** Stated problem **
Exclude pictures; retype the lines below from the line containing "How far apart" through the end of the records, both ends kept.

[Saved entries]
(begin)
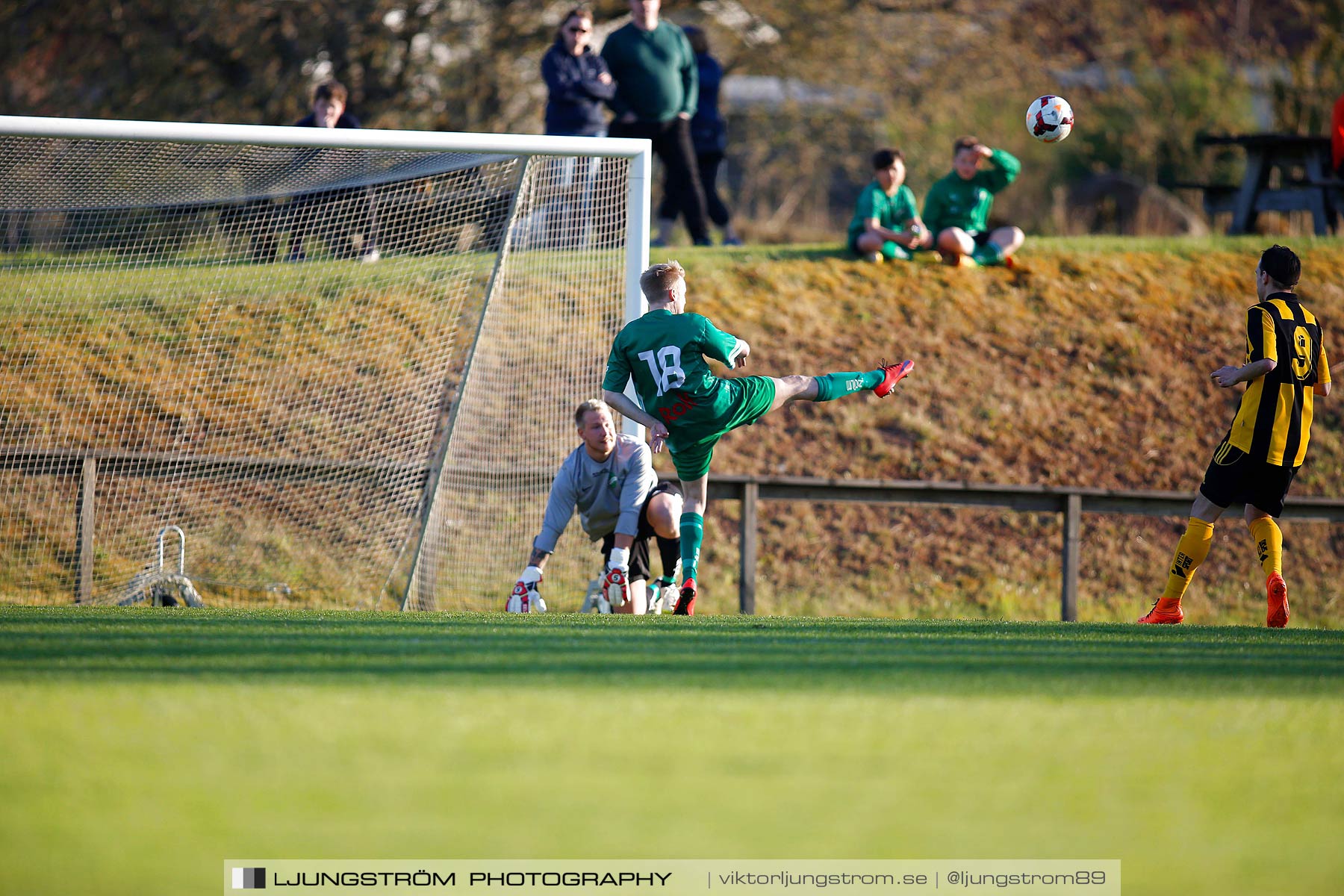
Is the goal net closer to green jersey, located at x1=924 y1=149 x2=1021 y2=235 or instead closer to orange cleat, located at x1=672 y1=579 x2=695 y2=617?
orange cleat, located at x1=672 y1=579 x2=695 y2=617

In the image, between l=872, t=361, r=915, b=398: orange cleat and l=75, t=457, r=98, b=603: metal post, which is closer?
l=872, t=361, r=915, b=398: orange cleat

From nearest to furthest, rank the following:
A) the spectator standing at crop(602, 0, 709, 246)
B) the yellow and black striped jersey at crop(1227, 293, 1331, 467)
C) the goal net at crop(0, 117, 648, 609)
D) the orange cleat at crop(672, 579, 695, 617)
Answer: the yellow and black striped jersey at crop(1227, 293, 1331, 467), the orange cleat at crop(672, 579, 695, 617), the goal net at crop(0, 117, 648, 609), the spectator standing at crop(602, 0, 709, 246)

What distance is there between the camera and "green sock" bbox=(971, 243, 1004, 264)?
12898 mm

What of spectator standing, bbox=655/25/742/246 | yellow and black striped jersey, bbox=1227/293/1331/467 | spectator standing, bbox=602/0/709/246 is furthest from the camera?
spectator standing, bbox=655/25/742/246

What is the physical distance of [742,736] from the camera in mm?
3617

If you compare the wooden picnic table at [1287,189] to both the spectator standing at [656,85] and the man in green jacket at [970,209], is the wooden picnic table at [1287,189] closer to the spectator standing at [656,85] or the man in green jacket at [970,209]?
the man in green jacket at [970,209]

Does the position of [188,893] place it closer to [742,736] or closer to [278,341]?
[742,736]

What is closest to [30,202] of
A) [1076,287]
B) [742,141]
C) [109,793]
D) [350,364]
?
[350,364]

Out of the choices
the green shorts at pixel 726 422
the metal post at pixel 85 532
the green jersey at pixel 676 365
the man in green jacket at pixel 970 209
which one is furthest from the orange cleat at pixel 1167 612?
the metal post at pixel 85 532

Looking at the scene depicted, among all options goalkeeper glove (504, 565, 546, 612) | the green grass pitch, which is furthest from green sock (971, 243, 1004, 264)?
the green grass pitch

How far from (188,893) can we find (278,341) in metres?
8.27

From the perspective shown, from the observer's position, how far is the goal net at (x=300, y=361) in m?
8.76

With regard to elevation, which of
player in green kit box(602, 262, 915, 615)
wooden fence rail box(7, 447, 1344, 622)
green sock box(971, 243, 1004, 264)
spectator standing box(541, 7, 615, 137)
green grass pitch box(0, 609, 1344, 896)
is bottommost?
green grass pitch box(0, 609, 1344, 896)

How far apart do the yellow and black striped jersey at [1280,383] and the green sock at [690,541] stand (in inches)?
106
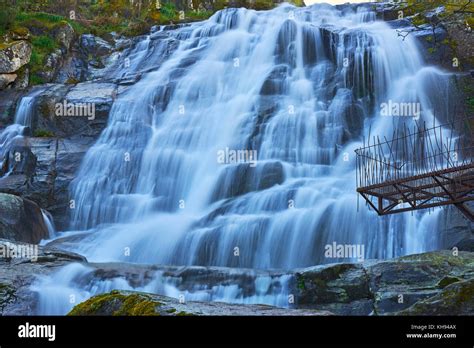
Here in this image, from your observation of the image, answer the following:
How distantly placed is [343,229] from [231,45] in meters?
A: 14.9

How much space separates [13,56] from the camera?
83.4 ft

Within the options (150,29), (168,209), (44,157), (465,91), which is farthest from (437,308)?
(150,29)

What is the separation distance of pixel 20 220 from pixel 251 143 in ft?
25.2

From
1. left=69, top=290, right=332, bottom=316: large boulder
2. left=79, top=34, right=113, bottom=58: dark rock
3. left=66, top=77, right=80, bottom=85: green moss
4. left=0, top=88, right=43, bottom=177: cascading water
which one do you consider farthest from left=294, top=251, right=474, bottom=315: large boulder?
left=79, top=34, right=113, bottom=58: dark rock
(end)
** Written response **
How far apart do the yellow and black striped jersey at [1280,383] and the green sock at [690,541] stand (in inches)?
106
Here in this image, from your observation of the image, answer the following:
How distantly placed is [343,229] from [231,45] in meters?
A: 14.9

How much space separates [13,56] from the camera?
83.4 ft

Within the options (150,29), (168,209), (44,157), (465,91), which is farthest from (437,308)?
(150,29)

What is the separation distance of pixel 20 220 from pixel 251 143 in ft?
25.2

From
1. left=69, top=290, right=332, bottom=316: large boulder
2. left=79, top=34, right=113, bottom=58: dark rock
3. left=66, top=77, right=80, bottom=85: green moss
4. left=0, top=88, right=43, bottom=177: cascading water
which one do you consider farthest from left=294, top=251, right=474, bottom=315: large boulder?
left=79, top=34, right=113, bottom=58: dark rock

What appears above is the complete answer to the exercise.